I rebooted the machine today and, after it had been up for a few minutes, went to look at the pool. To my surprise the pool was showing as healthy, as a resilvering event had taken place.

My question is - is this normal? Does ZFS always try to cover over disk errors like this? Because it feels a little hinky that a pool that was showing as degraded is suddenly health again.

mercenary_sysadmin · February 10, 2025, 9:38pm

I’m not 100% certain what triggers or won’t trigger an automatic resilver event specifically, but I have seen the behavior you’re describing–“one reboot later, it sorts itself out”–plenty over the years.

One of the more common scenarios is that a disk drops off the SATA bus, ZFS marks the pool degraded, then you bounce the box and the drive shows up on the bus again, ZFS finds it but notes that the pool was operational for some TXGs since the disk was last available, then fast-resilvers the drive back into the pool.

awfulwoman · February 10, 2025, 9:57pm

Hmmm. Rather annoying, as I have a 16TB drive sitting here waiting to be slotted in.

Given the previous errors I’ll be examining the logs of smartmontools. (And checking if I have notifications set up correctly).

Now I just need another 16TB drive to match this one(the previous being a 4TB…)

awfulwoman · February 11, 2025, 4:48pm

Hey! It turns out my smartctl alerts weren’t working! A manual check shows the disk as being riddled with errors.

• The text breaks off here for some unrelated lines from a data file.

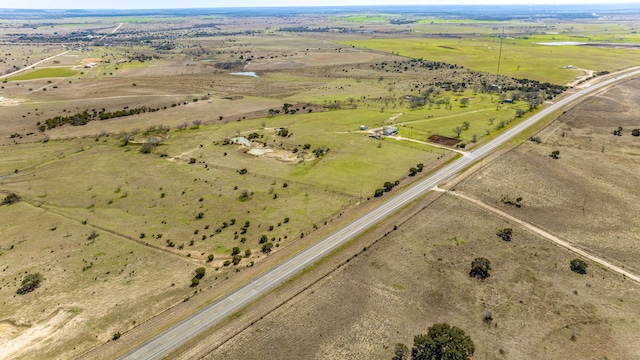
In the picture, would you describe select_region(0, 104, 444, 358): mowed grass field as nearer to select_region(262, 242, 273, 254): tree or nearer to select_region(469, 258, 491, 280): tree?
select_region(262, 242, 273, 254): tree

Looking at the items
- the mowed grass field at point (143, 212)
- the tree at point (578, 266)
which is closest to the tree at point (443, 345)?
the tree at point (578, 266)

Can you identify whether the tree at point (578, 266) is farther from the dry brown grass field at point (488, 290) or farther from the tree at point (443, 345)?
the tree at point (443, 345)

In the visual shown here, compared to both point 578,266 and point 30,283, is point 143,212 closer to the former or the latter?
point 30,283

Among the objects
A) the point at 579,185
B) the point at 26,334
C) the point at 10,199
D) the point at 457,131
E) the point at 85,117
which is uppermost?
the point at 85,117

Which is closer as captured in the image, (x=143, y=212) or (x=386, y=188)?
(x=143, y=212)

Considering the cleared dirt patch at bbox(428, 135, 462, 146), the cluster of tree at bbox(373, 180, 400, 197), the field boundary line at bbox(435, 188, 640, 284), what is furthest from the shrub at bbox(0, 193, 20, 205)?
the cleared dirt patch at bbox(428, 135, 462, 146)

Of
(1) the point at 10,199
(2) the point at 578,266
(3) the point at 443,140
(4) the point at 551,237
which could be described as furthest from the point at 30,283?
(3) the point at 443,140

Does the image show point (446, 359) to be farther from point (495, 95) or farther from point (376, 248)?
point (495, 95)
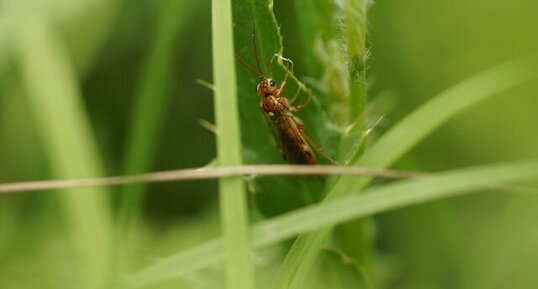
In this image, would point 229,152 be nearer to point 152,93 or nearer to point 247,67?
point 247,67

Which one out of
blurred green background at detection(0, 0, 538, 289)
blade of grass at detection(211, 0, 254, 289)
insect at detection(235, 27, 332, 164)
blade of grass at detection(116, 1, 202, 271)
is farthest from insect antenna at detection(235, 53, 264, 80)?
blade of grass at detection(116, 1, 202, 271)

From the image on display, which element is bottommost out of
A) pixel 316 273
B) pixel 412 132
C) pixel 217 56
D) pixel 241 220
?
pixel 316 273

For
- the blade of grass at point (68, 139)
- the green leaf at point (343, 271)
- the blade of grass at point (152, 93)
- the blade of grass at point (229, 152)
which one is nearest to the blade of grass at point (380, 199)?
the blade of grass at point (229, 152)

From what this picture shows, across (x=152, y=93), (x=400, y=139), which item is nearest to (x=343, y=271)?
(x=400, y=139)

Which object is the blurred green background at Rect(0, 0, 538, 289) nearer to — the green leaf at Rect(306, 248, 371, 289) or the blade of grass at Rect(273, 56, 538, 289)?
the blade of grass at Rect(273, 56, 538, 289)

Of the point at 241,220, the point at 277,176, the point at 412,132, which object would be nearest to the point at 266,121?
the point at 277,176

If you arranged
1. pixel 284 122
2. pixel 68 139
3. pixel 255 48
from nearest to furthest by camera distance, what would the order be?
1. pixel 255 48
2. pixel 284 122
3. pixel 68 139

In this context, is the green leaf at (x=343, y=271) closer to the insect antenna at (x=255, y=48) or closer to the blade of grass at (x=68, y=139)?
the insect antenna at (x=255, y=48)

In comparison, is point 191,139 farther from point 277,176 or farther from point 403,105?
point 277,176
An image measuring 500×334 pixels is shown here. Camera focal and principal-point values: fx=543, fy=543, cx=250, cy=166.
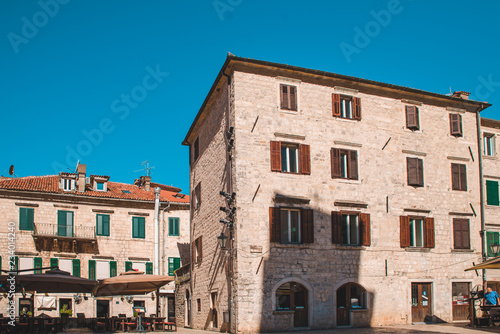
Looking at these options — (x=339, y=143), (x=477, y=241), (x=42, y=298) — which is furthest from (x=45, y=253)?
(x=477, y=241)

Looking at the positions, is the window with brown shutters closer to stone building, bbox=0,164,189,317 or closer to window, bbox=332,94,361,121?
window, bbox=332,94,361,121

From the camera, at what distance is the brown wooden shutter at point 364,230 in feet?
75.8

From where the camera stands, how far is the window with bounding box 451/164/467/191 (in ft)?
84.9

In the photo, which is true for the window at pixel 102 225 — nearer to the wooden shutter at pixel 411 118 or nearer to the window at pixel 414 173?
the window at pixel 414 173

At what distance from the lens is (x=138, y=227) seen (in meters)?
37.1

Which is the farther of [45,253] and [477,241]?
[45,253]

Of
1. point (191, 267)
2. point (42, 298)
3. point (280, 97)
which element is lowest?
point (42, 298)

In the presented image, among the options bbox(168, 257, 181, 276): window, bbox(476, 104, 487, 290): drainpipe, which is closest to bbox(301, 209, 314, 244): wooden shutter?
bbox(476, 104, 487, 290): drainpipe

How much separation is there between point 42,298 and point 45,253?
108 inches

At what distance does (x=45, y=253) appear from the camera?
34.2 meters

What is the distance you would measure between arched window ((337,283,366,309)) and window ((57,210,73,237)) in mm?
19527

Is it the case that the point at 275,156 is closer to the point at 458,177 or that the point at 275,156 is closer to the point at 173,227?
the point at 458,177

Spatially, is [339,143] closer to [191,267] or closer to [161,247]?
[191,267]

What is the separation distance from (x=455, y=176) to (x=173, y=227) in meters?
19.9
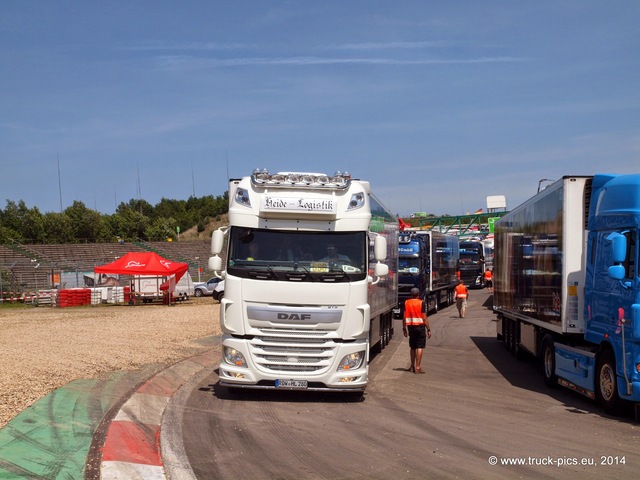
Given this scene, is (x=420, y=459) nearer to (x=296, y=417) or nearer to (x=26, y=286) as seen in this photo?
(x=296, y=417)

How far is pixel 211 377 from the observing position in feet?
51.0

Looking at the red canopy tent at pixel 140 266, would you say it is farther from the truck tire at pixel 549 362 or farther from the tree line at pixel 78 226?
the tree line at pixel 78 226

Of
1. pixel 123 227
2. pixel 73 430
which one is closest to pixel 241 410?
pixel 73 430

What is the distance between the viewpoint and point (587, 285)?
1245 centimetres

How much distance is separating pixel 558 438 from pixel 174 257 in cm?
6454

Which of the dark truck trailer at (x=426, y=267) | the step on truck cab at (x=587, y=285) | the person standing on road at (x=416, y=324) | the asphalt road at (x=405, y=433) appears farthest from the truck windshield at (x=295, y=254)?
the dark truck trailer at (x=426, y=267)

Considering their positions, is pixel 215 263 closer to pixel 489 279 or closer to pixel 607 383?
pixel 607 383

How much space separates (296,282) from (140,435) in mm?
3736

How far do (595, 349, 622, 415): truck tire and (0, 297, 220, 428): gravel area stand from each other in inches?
341

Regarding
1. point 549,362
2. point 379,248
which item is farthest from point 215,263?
point 549,362

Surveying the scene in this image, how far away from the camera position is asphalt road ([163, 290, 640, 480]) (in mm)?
8281

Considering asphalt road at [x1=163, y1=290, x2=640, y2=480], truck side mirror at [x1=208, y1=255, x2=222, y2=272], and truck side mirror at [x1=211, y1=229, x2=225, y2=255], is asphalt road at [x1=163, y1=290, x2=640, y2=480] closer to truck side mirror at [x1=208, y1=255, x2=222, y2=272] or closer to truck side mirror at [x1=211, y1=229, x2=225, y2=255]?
truck side mirror at [x1=208, y1=255, x2=222, y2=272]

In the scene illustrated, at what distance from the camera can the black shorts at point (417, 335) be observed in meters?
15.9

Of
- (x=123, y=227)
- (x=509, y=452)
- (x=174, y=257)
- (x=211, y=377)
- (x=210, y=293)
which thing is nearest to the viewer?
(x=509, y=452)
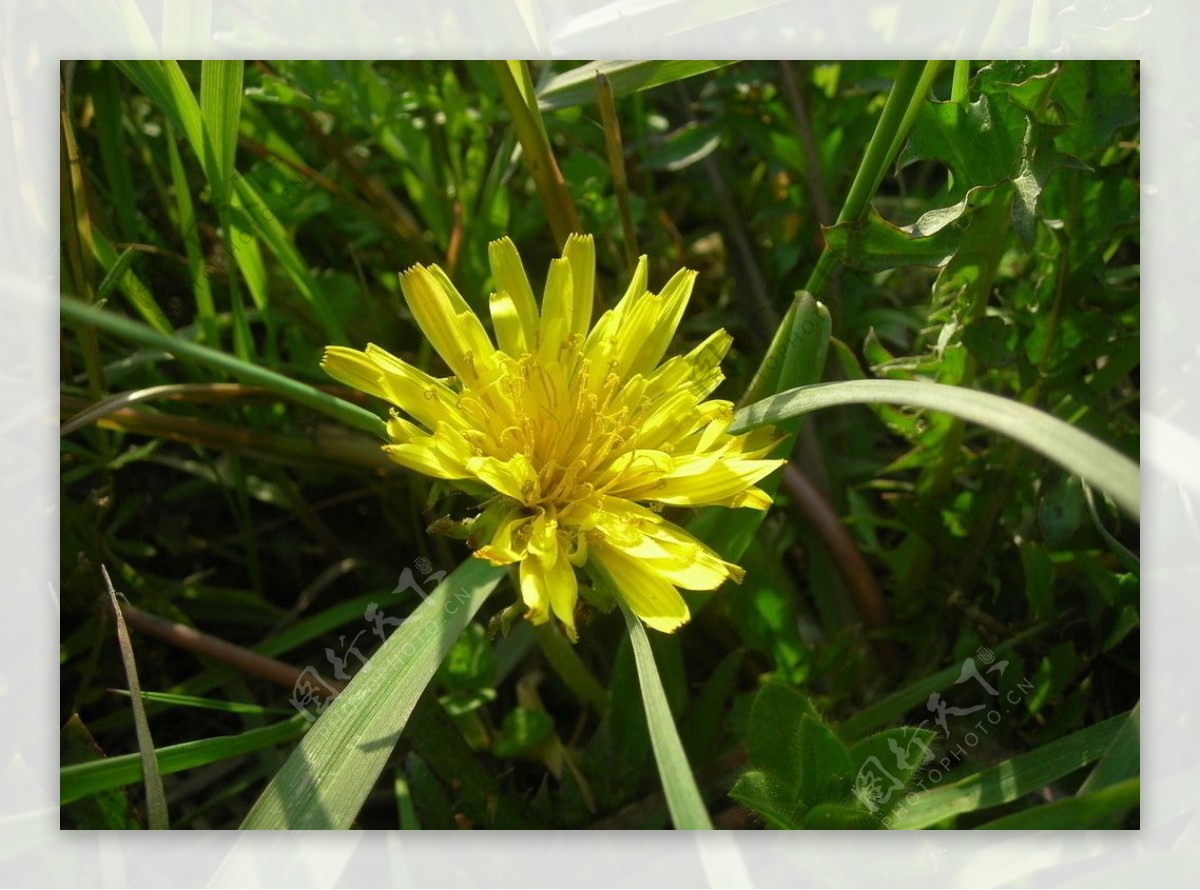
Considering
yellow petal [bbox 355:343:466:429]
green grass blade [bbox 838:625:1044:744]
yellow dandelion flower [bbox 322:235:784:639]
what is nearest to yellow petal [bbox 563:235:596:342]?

awfulwoman · February 11, 2025, 6:55pm

Wrote up the shenanigans related to this here: An ode to replacing a disk in a ZFS pool | Awful Woman

mercenary_sysadmin · February 12, 2025, 3:48am

everything on that site, including just awfulwoman.com with no further page info, 404s on my end.

awfulwoman · February 12, 2025, 7:46am

Don’t know what to say - site and logs all seem fine. You must have caught it during a container restart or similar.

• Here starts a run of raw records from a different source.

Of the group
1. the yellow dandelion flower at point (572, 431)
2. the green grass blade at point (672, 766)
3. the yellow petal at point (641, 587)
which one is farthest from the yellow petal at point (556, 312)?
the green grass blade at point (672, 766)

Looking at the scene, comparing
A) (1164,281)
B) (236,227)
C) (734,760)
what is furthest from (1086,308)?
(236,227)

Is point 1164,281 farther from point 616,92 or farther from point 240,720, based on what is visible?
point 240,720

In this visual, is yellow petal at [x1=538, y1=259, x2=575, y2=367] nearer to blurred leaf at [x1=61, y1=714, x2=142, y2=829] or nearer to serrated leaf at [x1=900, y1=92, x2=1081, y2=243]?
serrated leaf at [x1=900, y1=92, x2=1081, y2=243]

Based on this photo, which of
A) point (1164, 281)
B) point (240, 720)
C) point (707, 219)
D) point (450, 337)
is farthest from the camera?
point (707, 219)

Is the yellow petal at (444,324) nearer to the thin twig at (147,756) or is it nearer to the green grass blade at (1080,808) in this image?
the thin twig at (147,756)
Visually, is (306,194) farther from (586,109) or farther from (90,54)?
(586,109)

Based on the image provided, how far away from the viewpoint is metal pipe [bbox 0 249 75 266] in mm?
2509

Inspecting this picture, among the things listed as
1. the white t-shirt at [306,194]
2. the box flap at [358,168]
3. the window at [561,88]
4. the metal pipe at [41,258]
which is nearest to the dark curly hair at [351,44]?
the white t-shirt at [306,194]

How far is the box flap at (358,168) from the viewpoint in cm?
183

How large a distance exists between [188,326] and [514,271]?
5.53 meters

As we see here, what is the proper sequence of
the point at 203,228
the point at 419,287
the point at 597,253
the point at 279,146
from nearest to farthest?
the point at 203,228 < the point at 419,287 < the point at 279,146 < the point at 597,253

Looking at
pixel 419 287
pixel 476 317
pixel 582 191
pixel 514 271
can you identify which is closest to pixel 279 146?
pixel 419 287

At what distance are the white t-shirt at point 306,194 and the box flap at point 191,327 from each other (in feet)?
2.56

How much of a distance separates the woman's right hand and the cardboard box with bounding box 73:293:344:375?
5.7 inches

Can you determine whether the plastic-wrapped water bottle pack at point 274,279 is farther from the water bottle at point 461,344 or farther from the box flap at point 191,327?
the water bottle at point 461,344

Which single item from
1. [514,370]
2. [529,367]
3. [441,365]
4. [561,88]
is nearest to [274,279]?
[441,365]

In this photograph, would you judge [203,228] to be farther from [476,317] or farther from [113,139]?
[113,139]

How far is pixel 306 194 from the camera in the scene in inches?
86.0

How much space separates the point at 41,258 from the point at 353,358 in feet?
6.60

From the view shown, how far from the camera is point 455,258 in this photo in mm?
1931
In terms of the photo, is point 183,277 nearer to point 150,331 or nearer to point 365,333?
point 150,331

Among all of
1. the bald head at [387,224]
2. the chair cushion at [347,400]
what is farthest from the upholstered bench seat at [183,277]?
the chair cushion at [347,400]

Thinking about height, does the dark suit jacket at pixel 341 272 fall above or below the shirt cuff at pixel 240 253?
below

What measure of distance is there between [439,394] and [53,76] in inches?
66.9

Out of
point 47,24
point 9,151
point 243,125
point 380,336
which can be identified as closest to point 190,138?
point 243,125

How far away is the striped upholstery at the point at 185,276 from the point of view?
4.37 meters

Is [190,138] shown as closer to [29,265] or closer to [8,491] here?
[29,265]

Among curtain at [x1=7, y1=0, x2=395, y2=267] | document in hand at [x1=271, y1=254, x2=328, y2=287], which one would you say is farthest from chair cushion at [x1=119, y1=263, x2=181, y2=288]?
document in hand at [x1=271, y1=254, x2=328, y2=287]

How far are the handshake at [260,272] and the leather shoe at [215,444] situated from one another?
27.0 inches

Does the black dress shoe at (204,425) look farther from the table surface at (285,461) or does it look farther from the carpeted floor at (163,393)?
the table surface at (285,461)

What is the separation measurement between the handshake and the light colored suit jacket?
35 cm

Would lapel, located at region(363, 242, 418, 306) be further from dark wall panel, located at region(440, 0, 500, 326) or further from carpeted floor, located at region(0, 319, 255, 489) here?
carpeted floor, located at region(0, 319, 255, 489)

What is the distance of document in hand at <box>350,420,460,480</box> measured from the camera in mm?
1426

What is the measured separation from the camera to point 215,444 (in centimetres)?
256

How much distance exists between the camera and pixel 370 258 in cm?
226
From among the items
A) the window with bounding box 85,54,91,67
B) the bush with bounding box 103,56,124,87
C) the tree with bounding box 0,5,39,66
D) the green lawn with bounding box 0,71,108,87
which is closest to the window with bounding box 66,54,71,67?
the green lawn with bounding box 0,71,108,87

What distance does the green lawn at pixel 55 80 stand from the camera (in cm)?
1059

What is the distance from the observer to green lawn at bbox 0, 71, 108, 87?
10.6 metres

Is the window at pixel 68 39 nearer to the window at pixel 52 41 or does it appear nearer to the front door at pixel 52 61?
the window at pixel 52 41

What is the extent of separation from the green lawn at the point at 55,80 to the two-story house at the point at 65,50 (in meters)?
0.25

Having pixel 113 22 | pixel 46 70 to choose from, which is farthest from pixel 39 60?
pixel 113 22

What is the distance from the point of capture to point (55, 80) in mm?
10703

mercenary_sysadmin · February 12, 2025, 5:24pm

Can confirm, it’s back online now. That container restart must have been pretty damn slow… I was poking at it for about five minutes last night before giving up!

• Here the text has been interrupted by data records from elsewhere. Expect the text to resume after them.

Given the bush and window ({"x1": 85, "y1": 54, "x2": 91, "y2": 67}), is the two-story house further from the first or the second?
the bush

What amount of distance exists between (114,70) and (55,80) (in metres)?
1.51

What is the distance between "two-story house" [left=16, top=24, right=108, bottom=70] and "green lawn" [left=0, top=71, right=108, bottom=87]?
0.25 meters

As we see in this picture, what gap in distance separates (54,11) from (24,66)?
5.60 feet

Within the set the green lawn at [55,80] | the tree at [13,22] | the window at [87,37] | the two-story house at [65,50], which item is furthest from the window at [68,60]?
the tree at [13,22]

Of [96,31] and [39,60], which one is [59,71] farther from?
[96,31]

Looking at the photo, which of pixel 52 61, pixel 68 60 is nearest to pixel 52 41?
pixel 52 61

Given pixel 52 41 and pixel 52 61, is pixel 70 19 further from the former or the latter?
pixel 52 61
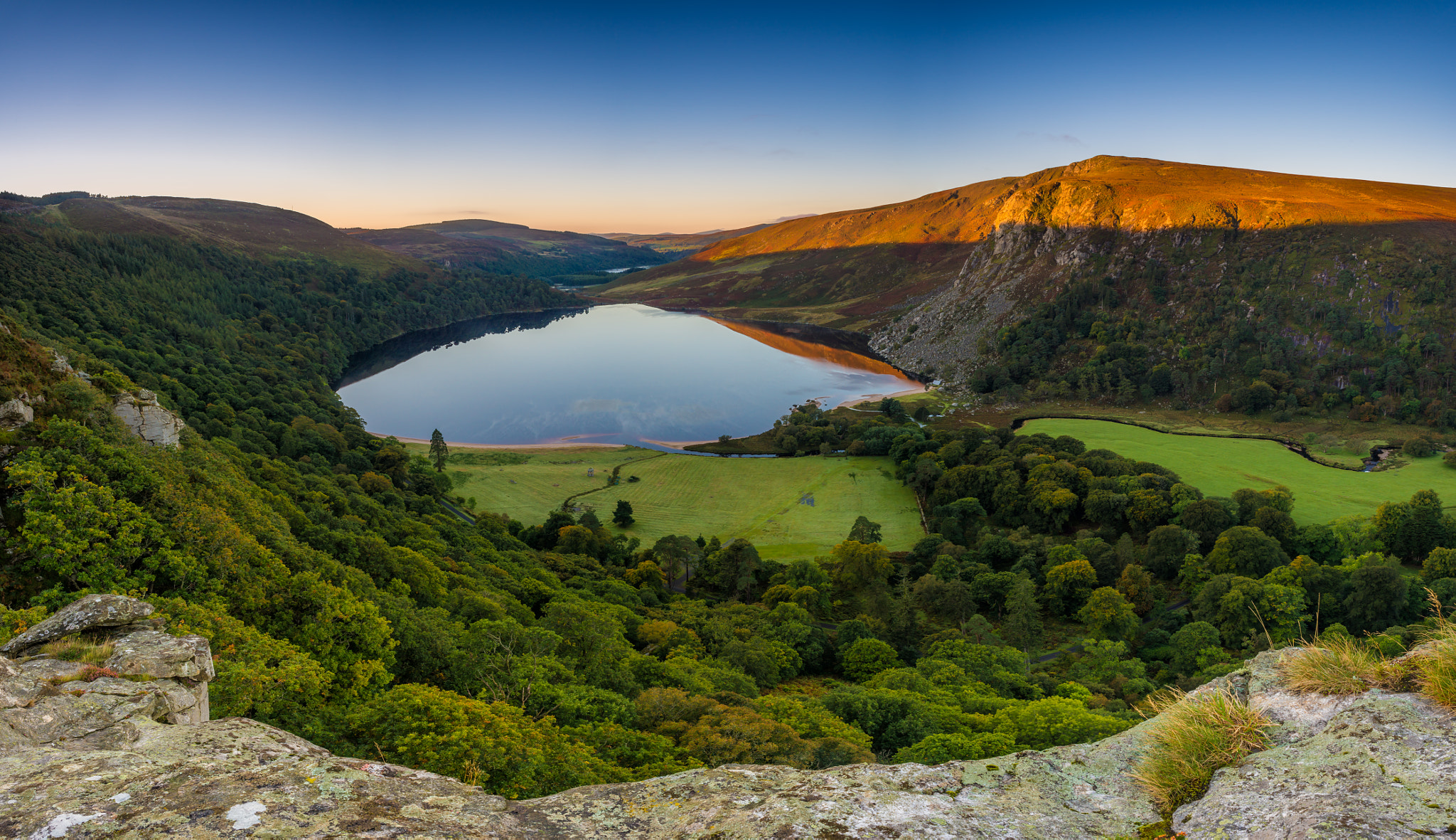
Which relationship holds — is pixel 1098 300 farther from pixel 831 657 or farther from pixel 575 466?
pixel 831 657

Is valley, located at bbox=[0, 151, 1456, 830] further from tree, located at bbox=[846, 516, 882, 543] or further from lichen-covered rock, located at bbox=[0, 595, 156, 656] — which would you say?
lichen-covered rock, located at bbox=[0, 595, 156, 656]

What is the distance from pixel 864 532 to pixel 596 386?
84937 mm

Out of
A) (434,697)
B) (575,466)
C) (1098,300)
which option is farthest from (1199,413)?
(434,697)

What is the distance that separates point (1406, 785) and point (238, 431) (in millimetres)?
73006

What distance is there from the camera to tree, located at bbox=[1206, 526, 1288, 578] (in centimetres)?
5253

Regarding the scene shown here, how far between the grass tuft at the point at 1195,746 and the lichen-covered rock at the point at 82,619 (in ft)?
44.1

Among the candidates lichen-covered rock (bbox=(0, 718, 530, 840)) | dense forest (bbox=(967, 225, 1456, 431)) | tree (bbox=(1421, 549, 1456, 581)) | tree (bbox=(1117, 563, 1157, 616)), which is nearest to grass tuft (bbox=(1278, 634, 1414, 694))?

Clete2 · February 17, 2025, 12:15am

I’ve experienced similar phantom degradation of my pool in the past. It typically happens due to a loose or flaky connector. The first thing I do is shut down, reconnect all drives, reseat the SATA controller, and boot up and scrub.

I also check SMART like you’ve done. I run LibreNMS with alerts enabled if there are pending reallocated sectors. As soon as those are nonzero I preemptively replace the drive.

If you have a spare place in your case and a spare connector, go ahead and put that shiny new drive in and add it as a spare to the pool. It’ll make replacement faster (automatic? I can’t recall) when you have another failure in the future.

awfulwoman · February 20, 2025, 4:28pm

I’m using two backplanes with drive caddies that go back via two SAS connectors to an HBA card, so it’s unlikely (but not impossible) to be that. Otherwise I’d see the other drives on the shared backplane flaking out. It’s possible that a caddy was loose tho.

No, more likely was the drive itself - like I said it was riddled with errors when I checked it!

Now, a spare in the pool? That would resume I hadn’t lacked foresight and filled up every drive slot with a drive. I have some vdev removal to do… (tho I need to figure out how much memory the remapping of a few TiBs of data will cost me… )

Clete2 · February 20, 2025, 5:53pm

Don’t worry. When I have a failing drive, I add a spare. I put the spare on the floor of the case because I too have fully filled the case. You aren’t alone.